News Release
Contacts: Robert T. Tad Perry, Executive Director
Tracy Mercer, Information Research Analyst

T: 605.773.3455
F: 605.773.5320


For Immediate Release 28 January 2002

Regents Review Functionality of Residence Halls

PIERRE-The South Dakota Board of Regents, meeting Friday, January 25, at the Ramkota River Centre in Pierre, reviewed information concerning the public university systems' residence halls.

A task force was formed last June to conduct a system-wide review of the public universities' residence halls. The goal of the task force was to identify the needs of the system as well as student preferences for residence hall improvements.

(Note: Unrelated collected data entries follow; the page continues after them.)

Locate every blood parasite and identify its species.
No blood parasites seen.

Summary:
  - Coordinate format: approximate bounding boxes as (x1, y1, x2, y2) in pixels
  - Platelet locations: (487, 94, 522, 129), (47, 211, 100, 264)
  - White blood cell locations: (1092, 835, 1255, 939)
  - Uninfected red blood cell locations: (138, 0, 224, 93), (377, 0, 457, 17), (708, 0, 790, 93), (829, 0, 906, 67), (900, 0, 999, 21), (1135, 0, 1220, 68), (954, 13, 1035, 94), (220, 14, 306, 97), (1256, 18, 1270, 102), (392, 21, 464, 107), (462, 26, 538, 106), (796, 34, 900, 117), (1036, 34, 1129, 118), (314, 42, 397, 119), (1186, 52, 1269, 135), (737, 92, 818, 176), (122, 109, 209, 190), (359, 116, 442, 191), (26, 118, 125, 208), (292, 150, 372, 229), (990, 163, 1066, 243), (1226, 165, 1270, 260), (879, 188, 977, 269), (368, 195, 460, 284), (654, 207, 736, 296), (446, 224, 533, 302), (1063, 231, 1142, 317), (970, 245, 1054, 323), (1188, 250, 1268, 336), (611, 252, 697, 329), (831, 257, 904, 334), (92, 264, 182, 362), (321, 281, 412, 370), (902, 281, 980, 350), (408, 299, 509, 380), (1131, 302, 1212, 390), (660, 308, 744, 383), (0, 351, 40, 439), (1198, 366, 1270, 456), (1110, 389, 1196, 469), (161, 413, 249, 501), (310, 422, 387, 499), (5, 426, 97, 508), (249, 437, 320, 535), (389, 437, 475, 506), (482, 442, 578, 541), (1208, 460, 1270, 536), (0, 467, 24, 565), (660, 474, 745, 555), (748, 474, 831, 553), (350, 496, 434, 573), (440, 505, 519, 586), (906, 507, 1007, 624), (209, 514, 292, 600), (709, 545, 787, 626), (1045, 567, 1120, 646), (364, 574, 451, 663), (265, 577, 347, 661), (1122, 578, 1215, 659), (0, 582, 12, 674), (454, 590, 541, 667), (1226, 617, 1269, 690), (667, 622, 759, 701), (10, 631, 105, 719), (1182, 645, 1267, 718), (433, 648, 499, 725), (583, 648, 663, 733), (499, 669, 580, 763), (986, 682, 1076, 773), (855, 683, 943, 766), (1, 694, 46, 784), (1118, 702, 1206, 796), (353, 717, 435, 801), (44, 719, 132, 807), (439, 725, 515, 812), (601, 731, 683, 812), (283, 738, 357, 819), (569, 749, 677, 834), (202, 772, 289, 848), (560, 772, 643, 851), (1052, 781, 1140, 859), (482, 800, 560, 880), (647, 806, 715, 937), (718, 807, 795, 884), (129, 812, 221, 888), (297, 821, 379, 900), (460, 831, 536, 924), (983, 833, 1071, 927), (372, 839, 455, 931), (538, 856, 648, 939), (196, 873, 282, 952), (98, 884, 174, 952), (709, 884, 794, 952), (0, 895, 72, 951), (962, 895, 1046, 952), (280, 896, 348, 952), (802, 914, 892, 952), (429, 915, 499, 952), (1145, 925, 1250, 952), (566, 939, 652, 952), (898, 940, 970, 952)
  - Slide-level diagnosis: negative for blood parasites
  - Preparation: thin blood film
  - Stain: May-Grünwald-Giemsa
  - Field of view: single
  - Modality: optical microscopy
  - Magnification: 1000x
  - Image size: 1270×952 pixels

"The Regents wanted this review because we realize the needs of our students have changed and we want our resident halls to meet their expectations. Ten years ago a student having a personal computer in his or her dorm room was the exception, not the norm. The Regents are trying to respond to the needs and wants of a different generation," said Regents Executive Director Robert T. Tad Perry.

In order to provide a better picture of the overall needs and the conditions of the facilities at each campus the task force completed an inventory of the residence halls. Detailed information was compiled on the buildings' major components, condition of facilities, room features, building capacities, age, debt, value, and maintenance and repair needs.

The second component of the research conducted by the task force was a student survey. In the survey students ranked their preferences for dorm improvements and their willingness to pay for them. More space was at the top of the survey responses along with semi-private bathrooms, better climate control, and increased electrical outlets.

"You would be amazed by what the average student can fit into a resident dorm room. Students don't want to go without the comforts they had at home, including their personal computers, stereos, televisions, VCRs, DVD players, refrigerators, microwaves, and almost anything else electrical," said Perry.

"Additional space and privacy was a common need identified on the survey," said Regents President Harvey C. Jewett. "Most of these kids didn't grow up with two or three children to a bedroom like their parents did. They had a larger degree of privacy and space growing up and we want them to have that at college as well."

The information gathered by the task force will be used by the Regents to decide on replacing, renovating or upgrading the residence facilities to provide students with living accommodations demanded by today's and tomorrow's students.